> _Stated exercise_:
Convert the data below into a two-column CSV with the headers "prompt" and "answer", one row for each answer. Put each field in double quotes and replace its line breaks with spaces.

————————

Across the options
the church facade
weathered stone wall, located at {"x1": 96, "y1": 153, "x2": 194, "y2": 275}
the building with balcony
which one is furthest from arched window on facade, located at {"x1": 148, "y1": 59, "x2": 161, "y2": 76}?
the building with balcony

————————

> _Correct answer_:
prompt,answer
"Across the options the church facade weathered stone wall, located at {""x1"": 96, ""y1"": 153, ""x2"": 194, ""y2"": 275} the building with balcony which one is furthest from arched window on facade, located at {""x1"": 148, ""y1"": 59, ""x2"": 161, ""y2"": 76}?","the building with balcony"